In contrast, Silicon Valley Bank in the U.S. has more than $209 billion in total assets and $175 billion in total deposits, which means the FDIC needs to find a buyer with the financial wherewithal and management expertise to handle those assets and customers, but not one that is so large as to be considered "too big to fail."
First Republic Uses Federal Backstop at Its Own Peril
Silicon Valley Bank clients in the U.S. that had above $250,000 in their accounts had the same uncertainty as their U.K. counterparts with high bank balances around how much of their uninsured or unprotected deposits would ever be returned. While British authorities resolved the matter through the HSBC sale, U.S. authorities opted for a federal backstop, meaning all depositors have access to all their funds today.
"While I'm glad to see the Fed/FDIC/Treasury take action, it would have been nice if they had taken this action 48 hours ago," AllegisCyber Capital Managing Director Bob Ackerman wrote on LinkedIn on Sunday. "A lot of anguish, fear and anxiety could have been avoided on the part of thousands of startup companies and their hundreds of thousands of faultless employees. We might also still have the venerable SVB."
To reduce the likelihood of additional bank failures in the United States, the Federal Reserve Board announced Sunday it would make additional funding available to eligible institutions to ensure banks can meet the needs of all their depositors. The offer of assistance comes after New York's Signature Bank - which had $118 billion in assets as of 2021 - was closed by state officials Sunday.
Late Sunday evening, First Republic Bank - which had $181.1 billion of assets in 2021 - announced plans to tap into additional liquidity from the Fed and JPMorgan Chase. The move means First Republic Bank now has more than $70 billion of available, unused liquidity to fund its operations. First Republic's stock plummeted $52.38 - or 64.14% - to $29.32 per share Monday, the lowest it has traded since late 2011.

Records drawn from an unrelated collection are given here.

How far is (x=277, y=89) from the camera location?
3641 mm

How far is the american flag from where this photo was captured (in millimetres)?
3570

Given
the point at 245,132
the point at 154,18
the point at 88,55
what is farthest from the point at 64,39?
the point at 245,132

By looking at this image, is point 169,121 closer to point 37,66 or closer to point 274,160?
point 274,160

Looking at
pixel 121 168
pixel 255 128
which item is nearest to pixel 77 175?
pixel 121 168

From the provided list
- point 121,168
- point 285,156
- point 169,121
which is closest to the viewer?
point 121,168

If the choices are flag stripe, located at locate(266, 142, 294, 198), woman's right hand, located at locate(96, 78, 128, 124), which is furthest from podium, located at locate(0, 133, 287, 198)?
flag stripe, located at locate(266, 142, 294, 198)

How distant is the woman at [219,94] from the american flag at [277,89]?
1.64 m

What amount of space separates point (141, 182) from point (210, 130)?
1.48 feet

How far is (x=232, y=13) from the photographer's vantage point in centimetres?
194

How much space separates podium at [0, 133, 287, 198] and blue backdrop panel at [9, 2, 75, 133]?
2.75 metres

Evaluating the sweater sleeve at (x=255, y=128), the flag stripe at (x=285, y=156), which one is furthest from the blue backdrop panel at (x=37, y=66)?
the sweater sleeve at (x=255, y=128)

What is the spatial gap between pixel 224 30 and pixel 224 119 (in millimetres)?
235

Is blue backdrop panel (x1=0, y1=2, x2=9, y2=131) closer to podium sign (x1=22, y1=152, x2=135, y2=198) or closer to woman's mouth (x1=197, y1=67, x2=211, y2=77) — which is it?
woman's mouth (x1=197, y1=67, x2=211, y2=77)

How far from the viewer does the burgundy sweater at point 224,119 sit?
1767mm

How SVB Fueled Growth at Zscaler and CrowdStrike
Many of the most powerful companies in cybersecurity turned to Silicon Valley Bank at some point during the growth journey for easy access to capital. One of those companies was Zscaler, which in January 2015 set up a $15 million, two-year credit line with Silicon Valley Bank. The cloud security firm ended up borrowing $5.5 million from SVB before ending the credit line in April 2016.
Founder, chairman and CEO Jay Chaudhry wrote on LinkedIn on Sunday that less than 0.1% - or $1.9 million - of Zscaler's $1.9 billion in cash and investments is currently deposited at Silicon Valley Bank. Chaudhry said Zscaler has put the vast majority of its $1.9 billion into "extremely safe and liquid investments," such as short-term U.S. Treasuries or government money market funds.

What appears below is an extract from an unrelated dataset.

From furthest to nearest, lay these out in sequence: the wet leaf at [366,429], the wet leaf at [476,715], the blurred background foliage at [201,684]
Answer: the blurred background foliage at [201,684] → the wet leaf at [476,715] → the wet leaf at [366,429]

"Although SVB had been our banking partner in the past, our current banking partners are among the largest, more stable global banks," Chaudhry wrote on LinkedIn.
Unlike Zscaler, CrowdStrike continued to work closely with Silicon Valley Bank even after going public. The endpoint security behemoth established a $150 million revolving line of credit with the bank in April 2019 - two months before CrowdStrike's initial public offering - and in January 2021 expanded the credit line to $750 million and pushed the maturity date out from 2022 to 2026.
CrowdStrike said late Friday that its revolving credit facility remains undrawn and that the company doesn't foresee a need to access that facility. The company said it diversifies risk across more than a dozen financial institutions, and 90% of CrowdStrike's funds are held in large global institutions.
"Although SVB will survive in some form, it's hard to imagine the successor being as founder-friendly as SVB for venture debt," industry analyst Hyoun Park wrote on LinkedIn. "Larger banks won’t cut the same slack because they don’t need to or want to. This is a loss for entrepreneurship. Going forward, this is yet another challenge newly funded companies will have in finding cash compared to the SVB days."